Тем, кто не удивился фривольному поведению и скабрезностям актрисы, Рише напоминал, что загипнотизированная — почтенная женщина, уважаемая мать семейства, причем весьма религиозная особа.

Войдя в роль генерала, она меняет тембр голоса, её лицо приобретает суровый вид. Властным голосом она приказывает: «Передайте мою зрительную трубу… Хорошо! Хорошо! Где командир 1-го батальона зуавов? Вот там крумиры! Я вижу, как они вылезают из оврага… командир, возьмите-ка с собой роту и атакуйте этих людей. Захватите также полевую батарею… Хороши эти зуавы! Как они отлично вскарабкиваются… Ну! Что вам от меня угодно? Как, вы ждете распоряжений? — Говорит в сторону: — Это плохой офицер, он ни на что не способен. Эй, вы там, смотрите налево… Поезжайте скорее. — Про себя: — Вот этот лучше… но все еще мало обещает хорошего… не так, как следует. Ну, подайте, черт побери, мою лошадь, мою шпагу! — Как заправский военный, она закладывает шпагу в ножны. — Вперед! Ах, я ранен…». Шарль Рише перевоплощал её в архиепископа Парижа. В следующей сцене её фигура приняла чрезвычайно скорбный вид, голос стал певучим, мягким и вкрадчивым — в отличие от того грубого и резвого, которым она только что отдавала приказания. Говорит о себе: «Необходимо же мне, однако, докончить мое пасторское послание. — Она подпирает голову руками и размышляет. Пауза. — А, это вы, отец главный викарий, что вам угодно? Я выразил желание, чтобы меня не беспокоили… Да, сегодня первое января и надо идти в собор. Как вся эта толпа почтительна, не правда ли, отец викарий? Что бы ни говорили, а в народе все еще сохранилось много религиозного чувства. А, дитя! Пусть приблизится, я его благословлю. Хорошо, дитя мое. — Она протягивает ему воображаемое кольцо для поцелуя. Во время этой сцены она правой рукой налево и направо раздает благословения. — Теперь мне предстоит неприятная обязанность: я должен отправиться с поздравлениями к президенту республики. — Она совершает несколько кругов по залу и „добирается" до резиденции президента. — Господин президент, я намереваюсь высказать вам все мои желания. Церковь надеется, что вы будете жить долгие годы; она знает, что ей нечего бояться, несмотря на жестокие нападки, пока во главе управления республикой стоит человек столь высокой чести. — Она умолкает и делает вид, что слушает внимательно. Затем говорит в сторону: — Ну конечно, пустые фразы, но что делать!… Помолимся!…» — Она опускается на колени.

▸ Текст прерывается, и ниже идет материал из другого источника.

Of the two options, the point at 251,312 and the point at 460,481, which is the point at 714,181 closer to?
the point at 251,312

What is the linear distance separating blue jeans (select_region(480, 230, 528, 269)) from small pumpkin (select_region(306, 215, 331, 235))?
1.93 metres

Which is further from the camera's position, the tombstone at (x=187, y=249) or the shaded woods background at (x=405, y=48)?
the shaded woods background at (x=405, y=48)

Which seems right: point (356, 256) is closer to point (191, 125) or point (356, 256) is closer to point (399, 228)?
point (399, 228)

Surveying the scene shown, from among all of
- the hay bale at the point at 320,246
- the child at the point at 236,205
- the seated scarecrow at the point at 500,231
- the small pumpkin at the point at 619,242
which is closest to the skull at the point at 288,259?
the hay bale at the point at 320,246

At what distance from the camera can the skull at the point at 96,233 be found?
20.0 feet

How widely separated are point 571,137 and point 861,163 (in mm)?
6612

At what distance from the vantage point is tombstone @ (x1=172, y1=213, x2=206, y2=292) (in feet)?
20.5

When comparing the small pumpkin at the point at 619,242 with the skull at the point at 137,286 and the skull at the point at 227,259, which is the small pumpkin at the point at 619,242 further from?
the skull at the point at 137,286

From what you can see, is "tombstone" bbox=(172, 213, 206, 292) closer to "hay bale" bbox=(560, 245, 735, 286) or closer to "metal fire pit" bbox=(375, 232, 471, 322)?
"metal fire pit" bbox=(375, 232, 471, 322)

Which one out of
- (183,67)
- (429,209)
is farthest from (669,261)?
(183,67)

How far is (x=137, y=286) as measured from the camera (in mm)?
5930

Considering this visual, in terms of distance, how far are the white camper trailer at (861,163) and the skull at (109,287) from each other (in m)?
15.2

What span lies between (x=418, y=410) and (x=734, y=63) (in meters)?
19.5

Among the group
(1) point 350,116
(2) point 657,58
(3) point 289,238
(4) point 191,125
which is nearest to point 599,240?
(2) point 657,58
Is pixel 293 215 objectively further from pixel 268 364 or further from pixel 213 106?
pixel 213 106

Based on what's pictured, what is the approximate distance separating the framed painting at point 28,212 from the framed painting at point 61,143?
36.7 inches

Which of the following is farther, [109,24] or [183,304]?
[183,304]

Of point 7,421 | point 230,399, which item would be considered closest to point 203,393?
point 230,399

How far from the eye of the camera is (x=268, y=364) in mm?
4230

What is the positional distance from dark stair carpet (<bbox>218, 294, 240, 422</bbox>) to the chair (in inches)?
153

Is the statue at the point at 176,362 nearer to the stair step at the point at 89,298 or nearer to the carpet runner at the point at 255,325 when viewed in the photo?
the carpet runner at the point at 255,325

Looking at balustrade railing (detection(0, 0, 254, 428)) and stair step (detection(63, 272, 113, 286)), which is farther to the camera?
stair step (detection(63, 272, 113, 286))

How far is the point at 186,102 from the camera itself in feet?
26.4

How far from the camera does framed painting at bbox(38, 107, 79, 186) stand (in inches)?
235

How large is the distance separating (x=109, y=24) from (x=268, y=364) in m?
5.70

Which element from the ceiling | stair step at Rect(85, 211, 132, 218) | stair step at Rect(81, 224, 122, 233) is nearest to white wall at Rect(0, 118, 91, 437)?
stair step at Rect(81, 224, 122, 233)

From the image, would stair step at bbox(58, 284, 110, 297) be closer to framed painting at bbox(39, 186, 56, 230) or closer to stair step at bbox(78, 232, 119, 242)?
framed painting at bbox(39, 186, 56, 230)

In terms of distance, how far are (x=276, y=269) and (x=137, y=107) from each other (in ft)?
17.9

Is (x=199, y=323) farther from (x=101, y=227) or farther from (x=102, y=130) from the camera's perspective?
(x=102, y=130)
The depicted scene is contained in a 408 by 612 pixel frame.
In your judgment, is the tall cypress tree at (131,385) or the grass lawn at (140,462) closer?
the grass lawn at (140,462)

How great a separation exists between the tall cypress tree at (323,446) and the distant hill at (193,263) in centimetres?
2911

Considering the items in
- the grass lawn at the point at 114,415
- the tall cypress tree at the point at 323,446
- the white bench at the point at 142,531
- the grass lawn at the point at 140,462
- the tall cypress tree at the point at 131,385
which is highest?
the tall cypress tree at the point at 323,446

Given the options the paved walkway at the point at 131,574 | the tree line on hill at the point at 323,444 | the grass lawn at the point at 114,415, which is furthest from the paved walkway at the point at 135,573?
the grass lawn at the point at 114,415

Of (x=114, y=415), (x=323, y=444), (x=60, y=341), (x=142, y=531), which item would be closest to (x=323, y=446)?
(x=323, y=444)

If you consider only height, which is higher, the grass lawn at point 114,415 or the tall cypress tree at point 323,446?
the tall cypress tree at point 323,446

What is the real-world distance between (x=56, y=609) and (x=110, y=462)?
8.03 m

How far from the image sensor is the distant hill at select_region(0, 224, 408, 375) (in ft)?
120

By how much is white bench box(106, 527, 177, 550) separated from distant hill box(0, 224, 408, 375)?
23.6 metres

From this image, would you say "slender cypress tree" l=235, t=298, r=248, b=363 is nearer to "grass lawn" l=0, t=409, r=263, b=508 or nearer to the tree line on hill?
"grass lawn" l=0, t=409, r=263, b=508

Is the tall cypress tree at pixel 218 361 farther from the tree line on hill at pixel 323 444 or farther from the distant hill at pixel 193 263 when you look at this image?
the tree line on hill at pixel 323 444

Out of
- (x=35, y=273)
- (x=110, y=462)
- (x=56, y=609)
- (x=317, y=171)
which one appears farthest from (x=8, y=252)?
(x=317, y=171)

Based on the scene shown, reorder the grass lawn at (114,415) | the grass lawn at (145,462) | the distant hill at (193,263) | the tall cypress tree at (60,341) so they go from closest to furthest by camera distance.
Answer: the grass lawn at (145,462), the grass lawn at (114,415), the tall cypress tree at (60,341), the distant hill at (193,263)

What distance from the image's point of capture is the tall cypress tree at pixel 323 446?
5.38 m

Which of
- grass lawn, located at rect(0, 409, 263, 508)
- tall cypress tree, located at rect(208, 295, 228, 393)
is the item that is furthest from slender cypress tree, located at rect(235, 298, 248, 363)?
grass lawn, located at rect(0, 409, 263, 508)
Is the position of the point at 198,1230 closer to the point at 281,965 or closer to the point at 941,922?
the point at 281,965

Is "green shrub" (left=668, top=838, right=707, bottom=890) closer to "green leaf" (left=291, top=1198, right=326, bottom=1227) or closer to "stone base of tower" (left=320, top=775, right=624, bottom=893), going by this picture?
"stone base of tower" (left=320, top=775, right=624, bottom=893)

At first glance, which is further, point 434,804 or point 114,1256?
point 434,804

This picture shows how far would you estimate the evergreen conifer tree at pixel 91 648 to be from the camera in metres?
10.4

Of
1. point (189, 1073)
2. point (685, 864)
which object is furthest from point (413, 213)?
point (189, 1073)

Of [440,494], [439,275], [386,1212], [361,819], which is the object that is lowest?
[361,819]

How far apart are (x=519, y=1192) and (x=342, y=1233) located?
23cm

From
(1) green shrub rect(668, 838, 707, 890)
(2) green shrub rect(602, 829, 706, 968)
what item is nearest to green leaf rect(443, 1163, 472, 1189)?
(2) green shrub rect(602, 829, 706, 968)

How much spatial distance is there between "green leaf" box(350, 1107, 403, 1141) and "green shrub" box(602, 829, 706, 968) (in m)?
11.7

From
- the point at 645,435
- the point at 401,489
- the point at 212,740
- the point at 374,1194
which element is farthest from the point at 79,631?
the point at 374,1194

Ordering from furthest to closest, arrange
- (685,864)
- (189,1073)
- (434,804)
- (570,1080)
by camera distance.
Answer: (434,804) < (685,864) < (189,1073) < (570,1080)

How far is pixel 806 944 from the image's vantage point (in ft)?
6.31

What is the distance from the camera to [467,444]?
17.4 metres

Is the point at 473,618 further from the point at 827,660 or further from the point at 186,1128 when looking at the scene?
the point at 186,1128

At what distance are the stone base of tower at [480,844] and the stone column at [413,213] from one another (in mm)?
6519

Надо сказать, что старые магнетизеры, прибегавшие к демонстрациям животного магнетизма, выступали преимущественно со своими сомнамбулами. Например, в 1889 году в Париже демонстрировался аттракцион, когда сомнамбула Канивица клала голову в пасть льва. Это не относится к Донато и Хансену, которые работали в том числе и со зрителями. Донато, кроме демонстрации своей жены, сомнамбулы Люсиль, приезжая в какой-нибудь город, занимался гипнотизацией преимущественно мальчиков. Он побуждал их совершать поступки, которые бы вызывали удивление и смех.